An Essay on Kathy Acker & McKenzie Wark's I'm Very Into You
An essay about Kathy Acker and McKenzie Wark's correspondence is up at Full Stop. Just out, I'm Very Into You (Semiotext(e) 2015) tracks a "heated e-mail correspondence" between the two writers after they met on a trip to Australia in 1995. Hestia Peppe writes: "The first fragile emails are sent from the depth of “compound hangovers” and in Acker’s case, jetlag. From what follows emerges an ever-surprising epistolary interrogation of the possibility and recognition of the “radical difference” between one and other." More:
This work is not the outcome of a single will or intention but rather a discursive spiral, borne out of desire and loneliness. Reading it I encounter the products of collision and caress. I bask in the crossfire. Reluctant to 'identify' themselves by any means or terms, categories such as you and I, top and bottom, sub and Dom, man and woman, student and teacher, straight and queer are played with, turned inside out, discarded in the hope of achieving some kind of mutual recognition in the cracks between. Acker and Wark read each other, sometimes as if their lives depend on it and indeed, much of what common ground they have seems predicated upon a mutual passion for the practices of reading and the new ways of doing so afforded them by email. They crush on the medium as much as the message.
This little book might seem, from the outside, almost absurd in its arbitrariness, in the tininess of the time and space it describes and in the intimacy of what is bound within it. There’s a shamelessness here, a glorious exposure of the fragile email-space of a so clearly personal politics. The book must be read, not simply as the sum of its contents but also as a gesture, a choice. This is an offering but also a calculated spectacle; its publication is a framing that allows an opening up of a very specific kind. Whose gesture it is, ultimately, is obscured and presumably strategically so. Safe to say though, that everyone involved knows their Situationism.
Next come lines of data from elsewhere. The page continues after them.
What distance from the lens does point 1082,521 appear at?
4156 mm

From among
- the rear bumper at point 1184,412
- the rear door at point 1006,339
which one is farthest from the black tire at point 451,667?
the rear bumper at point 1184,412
The book is published by Semiotext(e) and begins with a foreword by Acker’s executor, and the book’s editor, Matias Viegener in which his own thinking behind the decision to publish is laid out plainly enough, though whose idea it was in the first place is not revealed. McKenzie Wark’s 'agreement' to the publication is made clear. Copyright is assigned to both Wark and The Kathy Acker Literary trust. Of how Acker would have felt about it, Viegener writes:
I’m sure Acker would never have agreed to [the emails’] publication were she alive but she is dead. What is it exactly that an executor does, other than answer queries and sign contracts? Perhaps we will know her differently now, and him as well. A dead writer can only exist in words and I publish these letters less in the spirit of total revelation than total text: everything in Acker’s life was text including her death.